Web-Based Monitoring
Another feature I like is even more important. The Samonas people will tell you all about the high quality music recorded in pristine settings by joyful musicians.... that's important, but even more so is the feature of web-based monitoring. After clients get their listening CD, they log into a web site every day or so and provide a rating of how it's going. Based on that day's feedback, they are told how many minutes to listen the next day.

To understand why this is important one needs to know that with some other programs, therapists give the one-size-fits-all instruction: 30 minutes, twice per day. There is no room for nuance here. It belies the fact that these therapies truly are powerful, and for people who are sensitive (typically, the people who need them), they can have powerful effects. I have seen adults and children have unwanted emotional reactions at inoportune times.
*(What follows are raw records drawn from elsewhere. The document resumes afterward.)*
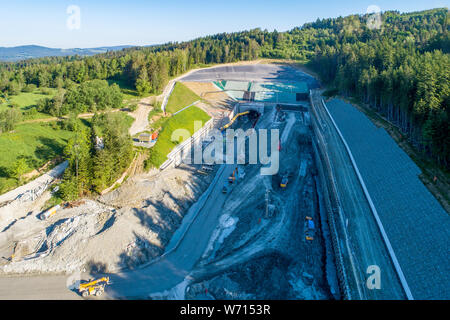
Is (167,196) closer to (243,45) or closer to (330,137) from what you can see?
(330,137)

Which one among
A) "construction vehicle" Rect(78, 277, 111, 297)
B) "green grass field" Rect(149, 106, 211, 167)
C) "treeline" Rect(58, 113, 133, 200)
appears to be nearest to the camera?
"construction vehicle" Rect(78, 277, 111, 297)

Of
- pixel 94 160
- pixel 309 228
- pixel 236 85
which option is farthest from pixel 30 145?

One can use the Samonas disks without the web log-in. I like the fact, that therapists are being instructed in how to grade auditory therapy ... just as they currently grade their other therapies.

Levels of Intensity
Finally, there are many levels of intensity in the Samonas program. A therapist finds out what level to start a client at by giving them the intro (A.R.T.) CD and monitoring the effects using web-based reporting. Once the client is matched to an intensity level, listening disks are chosen.

There are a myriad of other features, and more to come. I am impressed with the program, and confident that it will serve my clients well.

Abuse, Developmental Delay & IM

Here's my 3rd post today. I've been so busy with my new business, I'm behind in posting. This story is about yet another of my 11-12 year old friends. This boy was finally given the autism label just so that he could get school-based services. But in fact ... read on.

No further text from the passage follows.